Si comincia col giornale radio, e l’articolo del quotidiano che dà
l'imbeccata: ”Si temono attentati anche sulle buste di latte!”
e puntualmente avviene che si trovi latte insaponato, e poi perché
no? succhi di frutta all’ eau de Javel, e persino vino in bottiglie
di vetro contaminato attraverso un foro nel tappo d’alluminio. Non c’è
nulla che si salvi a questo punto.
La notizia
è sempre data con lo stesso atteggiamento protettivo verso il criminale
di turno. Ho ascoltato l’altra sera l’intervista a un poliziotto
investigatore che, dopo aver spiegato l’accaduto, ha definito i malfattori
“questi signori”. Strano. Avevo un concetto diverso del termine
“signori”. Credo che in simili circostanze sia opportuno attribuire
il nome giusto a chi si macchia di simili azioni. Non c’è alternativa,
o si tratta di crimine o di demenza. Non ci sono “signori” in
questa faccenda ma idioti, tanti idioti moltiplicati per emulazione.
“A
somiglianza degli animali l’uomo è un imitatore per natura. L’imitazione
costituisce per lui un bisogno, a condizione, beninteso, che questa imitazione
sia facile”. Lo scrisse G. Le Bon, e come la sua, altre teorie sulla
comunicazione, tra cui quella behavioristica, individuano uno stretto rapporto
di causa ed effetto tra la rappresentazione di scene delittuose e l’incremento
della criminalità.

● **Dati forniti**:
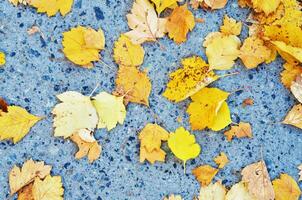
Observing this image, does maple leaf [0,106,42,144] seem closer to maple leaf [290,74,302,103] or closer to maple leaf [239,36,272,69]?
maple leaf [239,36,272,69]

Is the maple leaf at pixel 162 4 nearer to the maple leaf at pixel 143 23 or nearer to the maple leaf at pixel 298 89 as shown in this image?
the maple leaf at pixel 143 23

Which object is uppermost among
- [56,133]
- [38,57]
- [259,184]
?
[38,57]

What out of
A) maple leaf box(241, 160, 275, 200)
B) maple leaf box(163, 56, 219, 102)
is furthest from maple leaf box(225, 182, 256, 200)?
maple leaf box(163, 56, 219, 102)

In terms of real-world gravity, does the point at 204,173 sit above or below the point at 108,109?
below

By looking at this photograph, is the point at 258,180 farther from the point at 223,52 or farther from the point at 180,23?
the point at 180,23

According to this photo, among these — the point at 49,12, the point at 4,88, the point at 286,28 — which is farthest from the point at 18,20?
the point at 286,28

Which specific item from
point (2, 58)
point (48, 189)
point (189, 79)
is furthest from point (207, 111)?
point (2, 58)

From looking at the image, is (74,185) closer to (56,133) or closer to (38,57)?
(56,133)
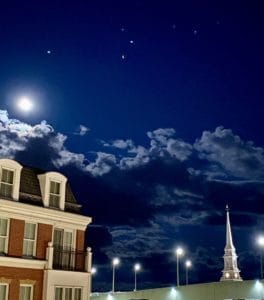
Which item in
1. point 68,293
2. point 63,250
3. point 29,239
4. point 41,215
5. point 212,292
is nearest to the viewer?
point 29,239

...

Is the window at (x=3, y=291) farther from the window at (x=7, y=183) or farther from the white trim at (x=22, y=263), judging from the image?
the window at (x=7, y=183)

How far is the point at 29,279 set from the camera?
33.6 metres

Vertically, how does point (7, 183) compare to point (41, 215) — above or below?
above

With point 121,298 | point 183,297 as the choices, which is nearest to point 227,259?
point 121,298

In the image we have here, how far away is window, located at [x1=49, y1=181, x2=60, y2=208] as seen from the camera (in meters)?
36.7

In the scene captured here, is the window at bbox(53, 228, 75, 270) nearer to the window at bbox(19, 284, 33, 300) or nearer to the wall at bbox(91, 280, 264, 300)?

● **Cosa fare**:
1 – Nel testo dell'esercizio, con quali parole il poliziotto investigatore intervistato ha definito i malfattori?
2 – Riscrivi il passo del testo dell'esercizio a partire dalle parole “e puntualmente avviene” e fermandoti dopo “a questo punto.”, ribattezzando “vino” in “sidro”.

● **Risposte date**:
1 – Li ha definiti “questi signori”.

2 –
e puntualmente avviene che si trovi latte insaponato, e poi perché
no? succhi di frutta all’ eau de Javel, e persino sidro in bottiglie
di vetro contaminato attraverso un foro nel tappo d’alluminio. Non c’è
nulla che si salvi a questo punto.